Retype all of the data word for word, without pictures.

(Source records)

# # # # # # #

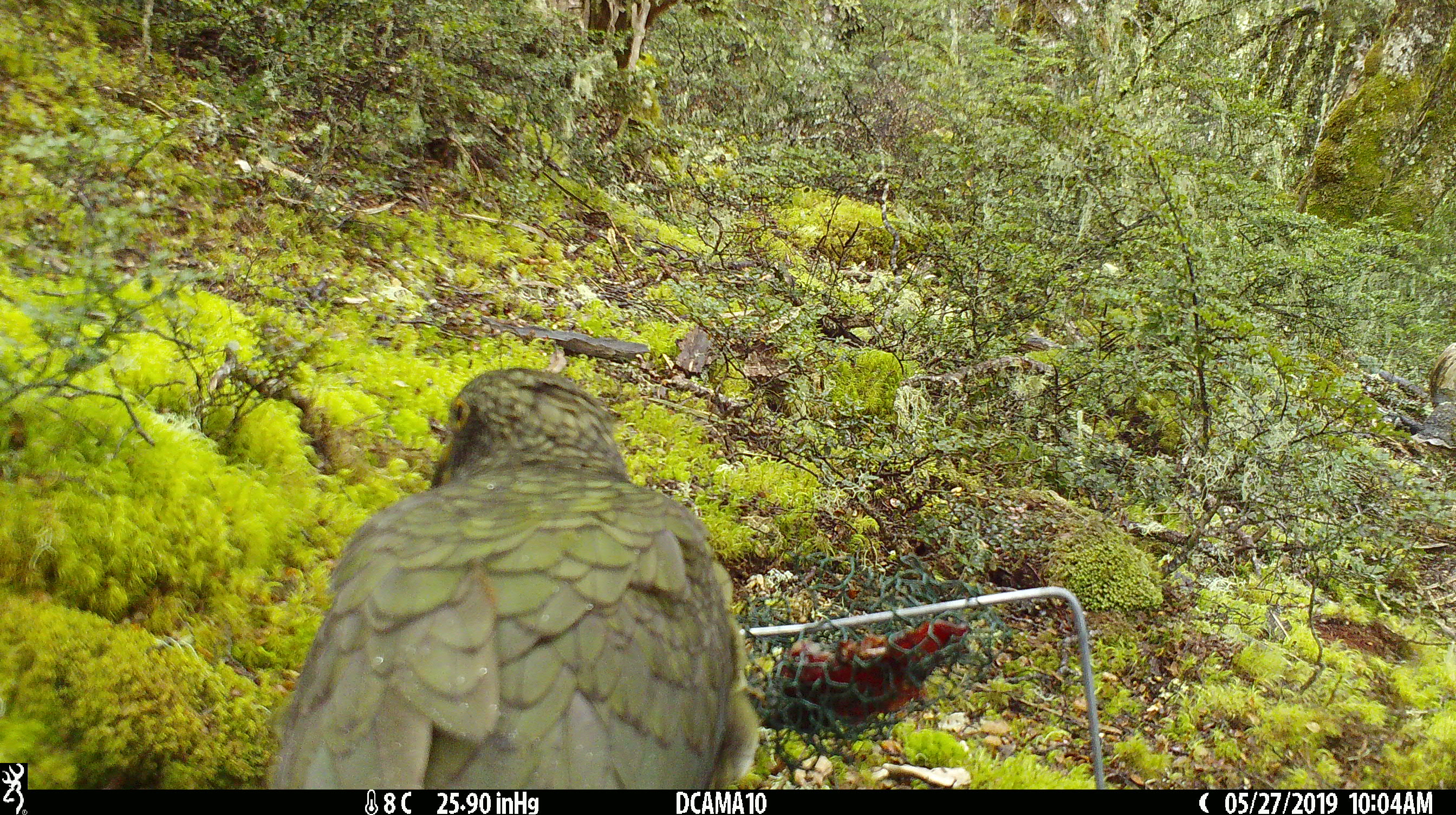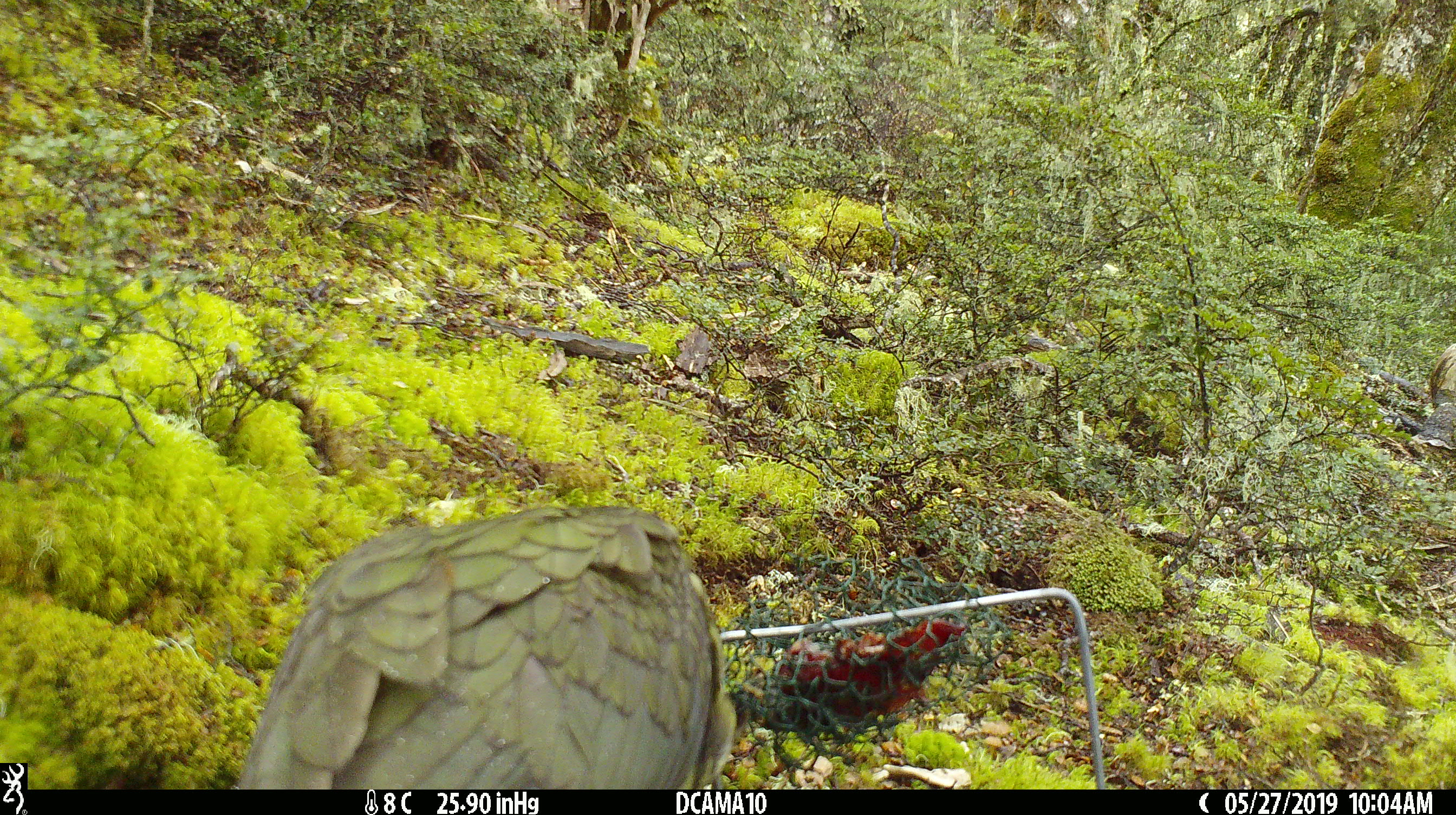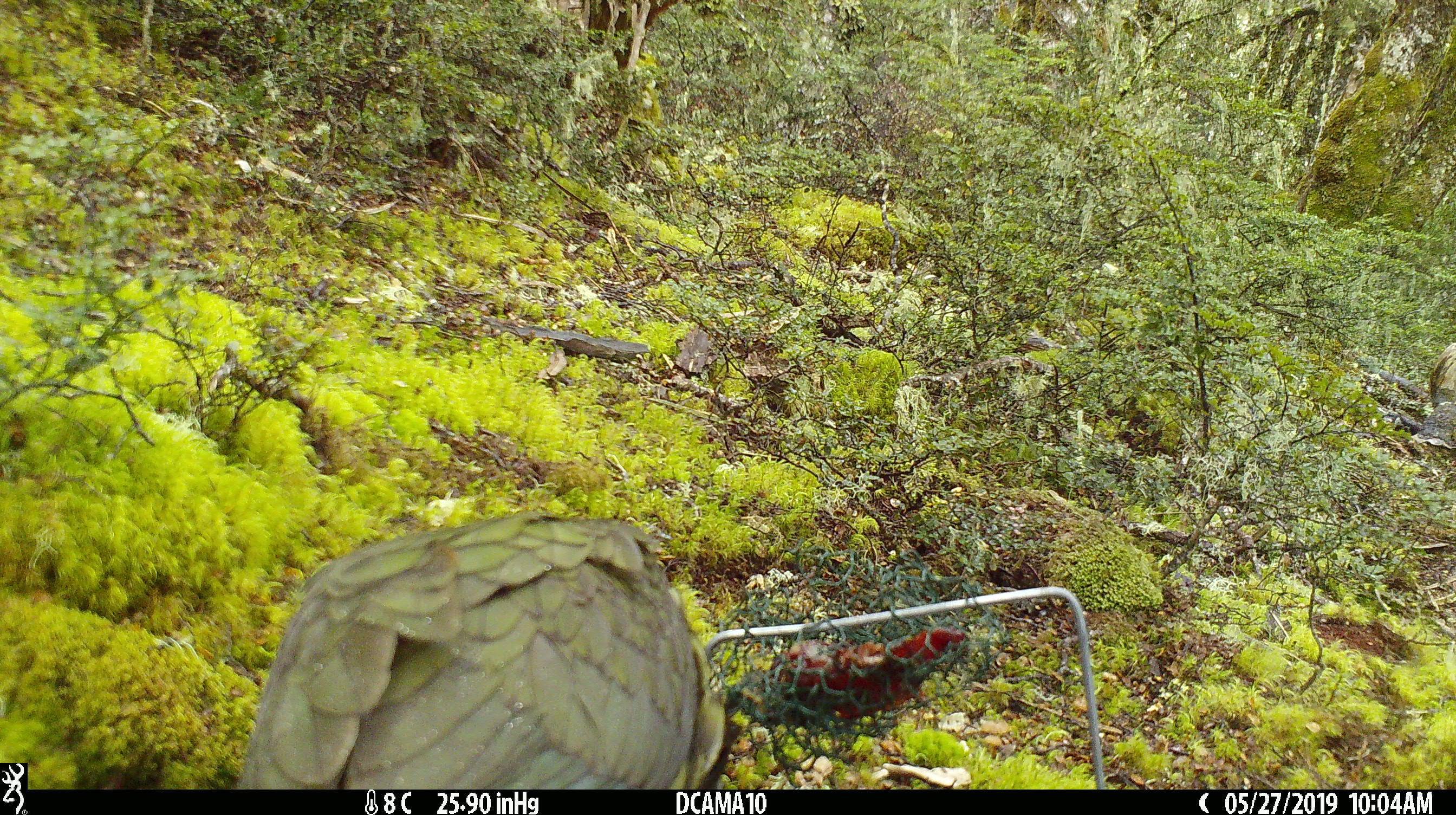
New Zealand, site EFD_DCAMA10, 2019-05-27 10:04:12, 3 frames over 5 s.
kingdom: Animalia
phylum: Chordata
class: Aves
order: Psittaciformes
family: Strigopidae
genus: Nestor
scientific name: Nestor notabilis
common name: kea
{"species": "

# # # # # # #

__Your solution__.
New Zealand, site EFD_DCAMA10, 2019-05-27 10:04:12, 3 frames over 5 s.
kingdom: Animalia
phylum: Chordata
class: Aves
order: Psittaciformes
family: Strigopidae
genus: Nestor
scientific name: Nestor notabilis
common name: kea
{"species": "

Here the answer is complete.